Quand le narcissisme l’emporte ou comment Boris Johnson s'est tiré une balle dans le pied
  • La clé pour comprendre la politique du Premier ministre sortant est une étude approfondie de sa biographie et de sa psychologie
  • Le moment le plus révélateur est survenu lorsque Michael Gove s'est adressé au Premier ministre selon la méthode traditionnelle de la culture politique britannique

Dans Le jour du chacal, un thriller passionnant dans lequel l'organisation paramilitaire d'extrême droite Armée Secrète engage un assassin pour tuer le président français Charles de Gaulle, l'auteur Frederick Forsyth dit de son gentleman assassin anglais : « Comme tous les hommes créés par des systèmes et des procédures, il n'aimait pas l'imprévisible et donc l'incontrôlable ». Dans la vraie vie, c’est précisément ce qui primait pour le Premier ministre britannique Boris Johnson. Plutôt que d'être mis à terre par une cabale d'autres personnes, Johnson a été anéanti par son pire ennemi : lui-même.

Comme les lecteurs réguliers de cette rubrique le savent, nous avons vu l’avenir politique de Johnson se dessiner depuis un certain temps. La clé pour comprendre la politique du Premier ministre sortant, plus que pour la plupart des dirigeants, est une étude approfondie de sa biographie et de sa psychologie.
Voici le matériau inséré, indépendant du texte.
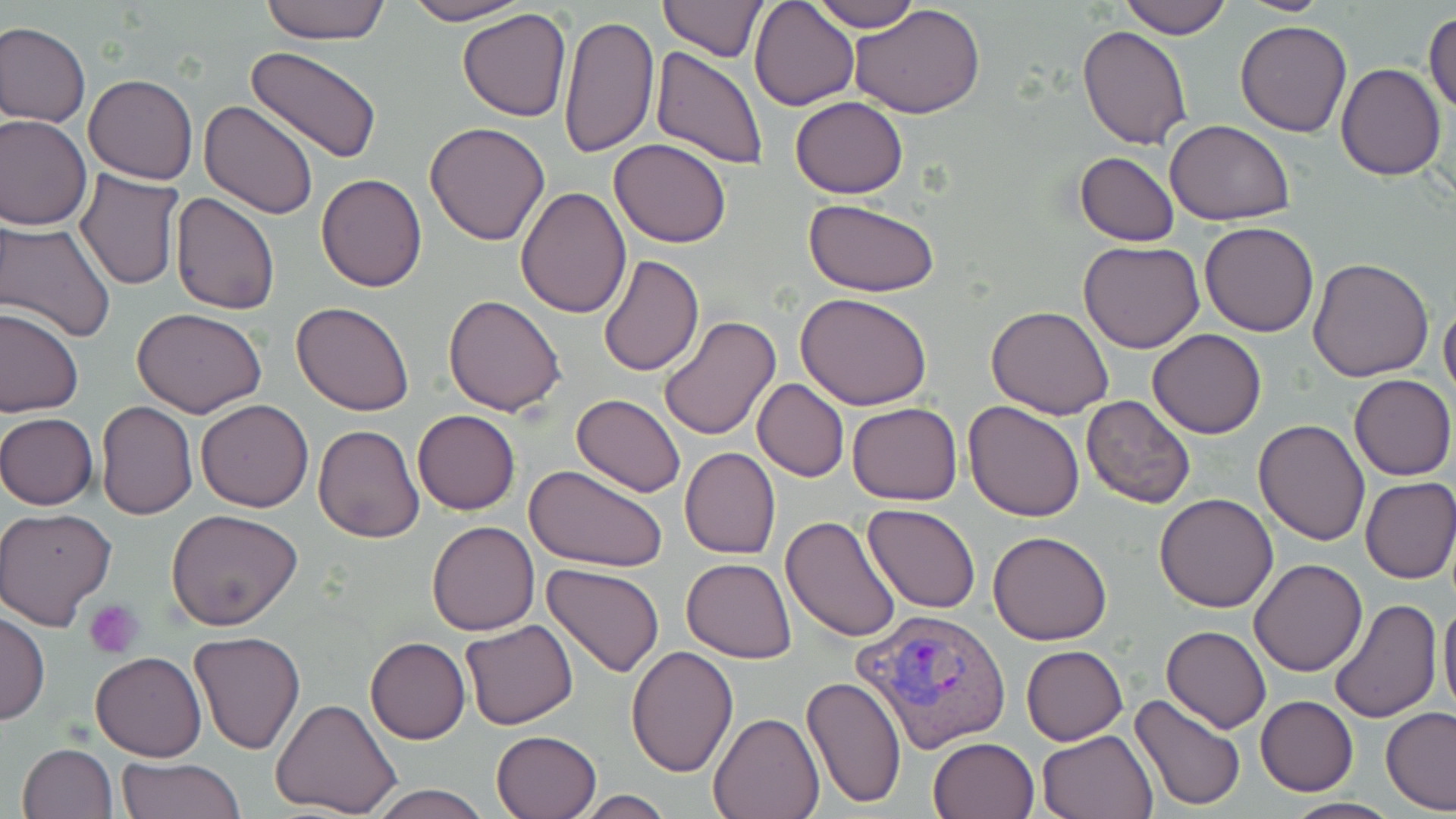

slide_level_diagnosis: Plasmodium vivax
modality: light microscopy
platelet_locations: 'approximate bounding boxes as (x1, y1, x2, y2) in pixels: (85, 597, 143, 657)'
field_of_view: one of a larger specimen
uninfected_red_blood_cell_locations: 'approximate bounding boxes as (x1, y1, x2, y2) in pixels: (258, 0, 394, 43), (398, 0, 534, 25), (657, 0, 767, 61), (751, 0, 860, 111), (807, 0, 922, 32), (1117, 0, 1232, 40), (1235, 0, 1337, 16), (850, 4, 987, 117), (458, 8, 572, 122), (1423, 8, 1456, 120), (558, 14, 660, 160), (1235, 19, 1352, 137), (0, 22, 91, 128), (1077, 27, 1193, 149), (247, 45, 382, 164), (649, 47, 769, 170), (1336, 64, 1447, 182), (83, 74, 198, 184), (790, 97, 908, 198), (200, 99, 321, 220), (0, 113, 93, 230), (1163, 119, 1296, 225), (424, 121, 550, 246), (610, 138, 731, 247), (1075, 151, 1181, 246), (75, 169, 184, 291), (316, 174, 427, 293), (515, 186, 632, 318), (170, 193, 280, 316), (803, 199, 938, 297), (0, 217, 118, 344), (1200, 221, 1319, 337), (1078, 239, 1204, 352), (599, 254, 704, 375), (1308, 257, 1435, 381), (794, 291, 934, 410), (443, 293, 566, 416), (1439, 298, 1456, 406), (292, 302, 416, 417), (986, 305, 1114, 420), (0, 308, 83, 418), (133, 308, 267, 419), (659, 316, 782, 442), (1147, 329, 1267, 438), (1350, 373, 1455, 481), (752, 379, 849, 481), (571, 393, 687, 497), (1081, 394, 1196, 509), (195, 399, 314, 512), (95, 400, 198, 520), (964, 400, 1084, 521), (847, 401, 963, 505), (413, 409, 521, 516), (0, 412, 100, 511), (1254, 418, 1370, 546), (313, 425, 424, 544), (679, 447, 780, 559), (525, 464, 667, 571), (1359, 476, 1456, 584), (1153, 493, 1278, 612), (863, 504, 981, 614), (166, 507, 304, 630), (1, 508, 118, 630), (782, 514, 904, 643), (427, 521, 540, 635), (988, 529, 1113, 645), (681, 557, 797, 663), (1249, 558, 1367, 676), (542, 563, 667, 678), (1438, 590, 1456, 722), (1329, 598, 1441, 724), (0, 610, 49, 725), (459, 619, 579, 730), (1160, 625, 1271, 733), (190, 631, 306, 754), (365, 637, 471, 744), (1021, 645, 1128, 745), (626, 646, 738, 778), (91, 650, 207, 761), (800, 674, 906, 810), (1129, 693, 1247, 813), (1255, 695, 1359, 796), (271, 698, 402, 819), (1380, 706, 1456, 814), (709, 712, 823, 819), (1038, 728, 1159, 819), (492, 730, 600, 818), (929, 737, 1039, 819), (18, 743, 118, 819), (115, 757, 244, 819), (365, 783, 495, 819), (573, 790, 675, 819), (1281, 796, 1400, 818)'
preparation: thin blood film
stain: May-Grünwald-Giemsa
image_size: 1456×819 pixels
magnification: 1000x
plasmodium_vivax_infected_red_blood_cell_locations: 'approximate bounding boxes as (x1, y1, x2, y2) in pixels: (854, 606, 1012, 752)'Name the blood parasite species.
En effet, alors que beaucoup font de la politique pour promouvoir une idéologie particulière - on pense notamment à la grande Première ministre britannique Margaret Thatcher et au « thatchérisme » - Johnson, étonnamment en phase avec l'ère du selfie, semblait se réjouir de sa présence sur scène uniquement pour se valoriser.
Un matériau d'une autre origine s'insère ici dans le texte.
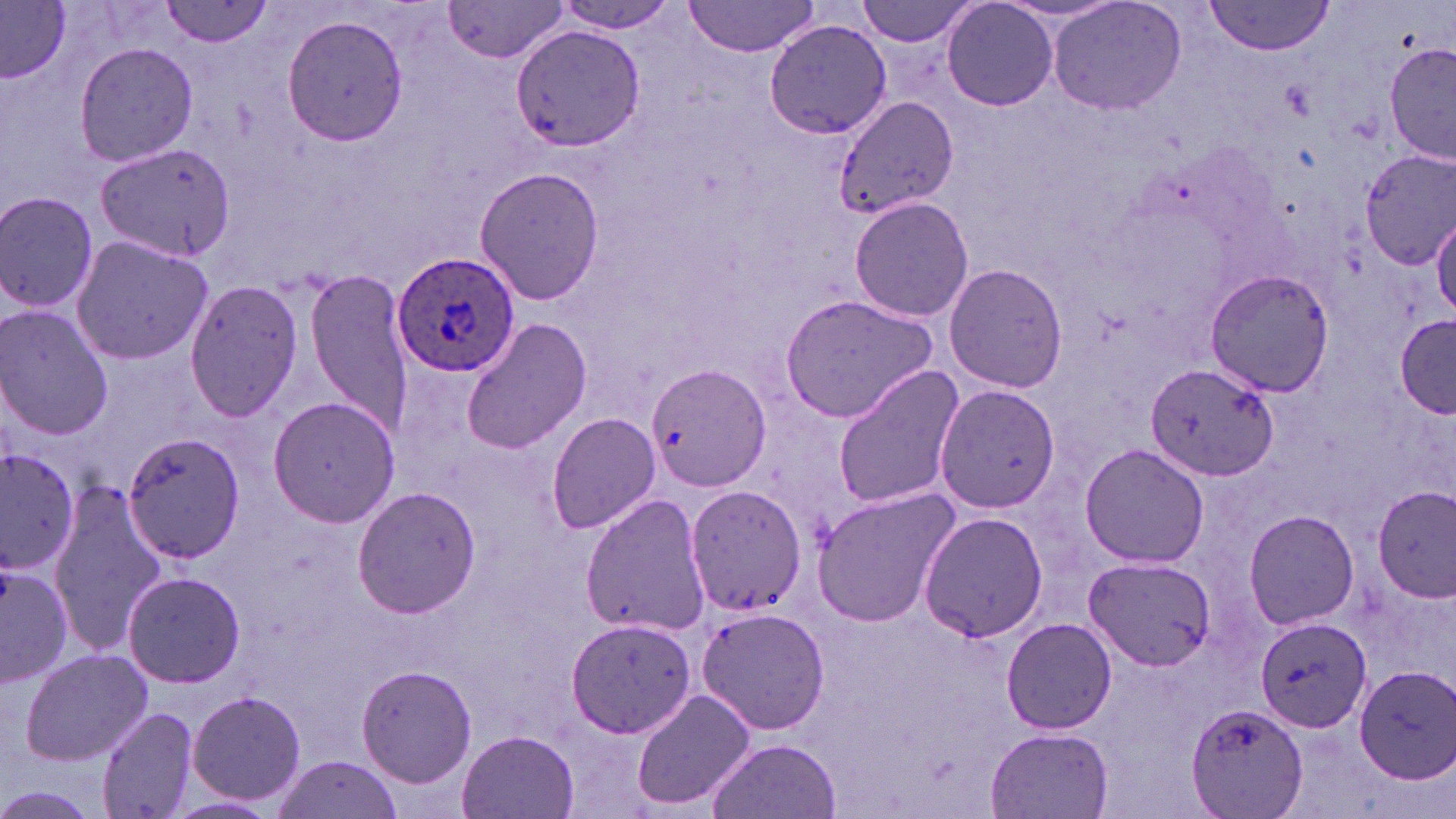

Plasmodium ovale.

stain = May-Grünwald-Giemsa
Plasmodium ovale-infected red blood cell locations = approximate bounding boxes as named x1/y1/x2/y2 corners in pixels: (x1=391, y1=249, x2=519, y2=379)
uninfected red blood cell locations = approximate bounding boxes as named x1/y1/x2/y2 corners in pixels: (x1=160, y1=0, x2=275, y2=47), (x1=684, y1=0, x2=822, y2=57), (x1=856, y1=0, x2=982, y2=48), (x1=940, y1=0, x2=1059, y2=112), (x1=0, y1=1, x2=71, y2=83), (x1=1046, y1=1, x2=1188, y2=117), (x1=1202, y1=2, x2=1336, y2=55), (x1=441, y1=3, x2=573, y2=63), (x1=550, y1=3, x2=684, y2=34), (x1=280, y1=15, x2=409, y2=146), (x1=763, y1=17, x2=892, y2=139), (x1=509, y1=24, x2=642, y2=152), (x1=72, y1=41, x2=197, y2=169), (x1=1386, y1=42, x2=1454, y2=169), (x1=833, y1=94, x2=959, y2=219), (x1=94, y1=139, x2=239, y2=263), (x1=1358, y1=148, x2=1456, y2=270), (x1=475, y1=164, x2=602, y2=306), (x1=0, y1=189, x2=101, y2=315), (x1=849, y1=196, x2=975, y2=321), (x1=1430, y1=212, x2=1455, y2=318), (x1=69, y1=233, x2=218, y2=366), (x1=943, y1=261, x2=1068, y2=393), (x1=1203, y1=269, x2=1335, y2=396), (x1=305, y1=272, x2=412, y2=429), (x1=183, y1=278, x2=302, y2=423), (x1=779, y1=294, x2=943, y2=422), (x1=0, y1=306, x2=115, y2=439), (x1=1396, y1=314, x2=1456, y2=414), (x1=461, y1=316, x2=590, y2=453), (x1=1145, y1=363, x2=1276, y2=481), (x1=648, y1=364, x2=768, y2=492), (x1=831, y1=366, x2=965, y2=510), (x1=934, y1=385, x2=1062, y2=513), (x1=267, y1=394, x2=401, y2=527), (x1=545, y1=412, x2=662, y2=534), (x1=120, y1=431, x2=248, y2=562), (x1=1079, y1=444, x2=1209, y2=570), (x1=0, y1=449, x2=83, y2=575), (x1=49, y1=483, x2=166, y2=655), (x1=684, y1=483, x2=807, y2=617), (x1=351, y1=485, x2=483, y2=618), (x1=1372, y1=485, x2=1455, y2=601), (x1=810, y1=488, x2=961, y2=628), (x1=580, y1=493, x2=708, y2=637), (x1=1243, y1=508, x2=1357, y2=630), (x1=917, y1=510, x2=1050, y2=644), (x1=1084, y1=556, x2=1215, y2=672), (x1=0, y1=558, x2=74, y2=684), (x1=122, y1=571, x2=245, y2=689), (x1=695, y1=606, x2=831, y2=735), (x1=1255, y1=615, x2=1374, y2=733), (x1=1001, y1=616, x2=1118, y2=735), (x1=566, y1=617, x2=695, y2=737), (x1=20, y1=648, x2=153, y2=763), (x1=355, y1=664, x2=477, y2=788), (x1=1352, y1=664, x2=1456, y2=784), (x1=186, y1=690, x2=307, y2=808), (x1=632, y1=690, x2=753, y2=813), (x1=1186, y1=701, x2=1311, y2=819), (x1=97, y1=707, x2=200, y2=819), (x1=986, y1=726, x2=1115, y2=818), (x1=458, y1=731, x2=578, y2=817), (x1=705, y1=733, x2=842, y2=817), (x1=272, y1=754, x2=405, y2=818)
field of view = one of a larger specimen
magnification = 1000x
modality = optical microscopy
image size = 1456×819 pixels
preparation = thin blood smear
Il était tout à fait prévisible que, contrairement aux démissions récentes de David Cameron, Theresa May ou Thatcher elle-même - qui ont tous fini par partir avec élégance - Boris s'accrocherait bec et ongles au pouvoir à Downing Street, alors qu'une cinquantaine de membres du Cabinet, de ministres de second rang et de secrétaires parlementaires privés démissionnaient en cascade à cause de sa nomination bâclée d'un whip du gouvernement au passé douteux de harcèlement sexuel, pour ensuite (comme on pouvait s'y attendre) nier avoir connaissance du passé de cet homme.

Un certain nombre de hauts fonctionnaires, choqués, ont affirmé que non seulement Johnson était parfaitement au courant des penchants douteux de cet homme, mais qu'ils l'avaient personnellement informé du danger. Pris une fois de plus à son propre piège, le grand dissimulateur n'a finalement pas pu s’en sortir.

Même après les sérieux dégâts causés par le « Partygate », quand le Premier ministre a tergiversé sur sa participation à des soirées de confinement alors que le reste du pays était en quarantaine, Johnson n'a rien appris et n'a sans doute éprouvé aucun remords véritable - que ce soit pour sa vision narcissique de base selon laquelle les règles de la vie sont réservées aux petites gens, ou pour sa conviction qu'il est toujours acceptable qu’il mente lorsqu'il est dans le pétrin. Au contraire, dans la lignée de ces jours mémorables d’égocentrisme, le premier ministre semblait lésé par le fait d'être tenu à une quelconque norme. Pour qui a suivi la carrière de Johnson, d'un point de vue analytique, c'était tout à fait prévisible.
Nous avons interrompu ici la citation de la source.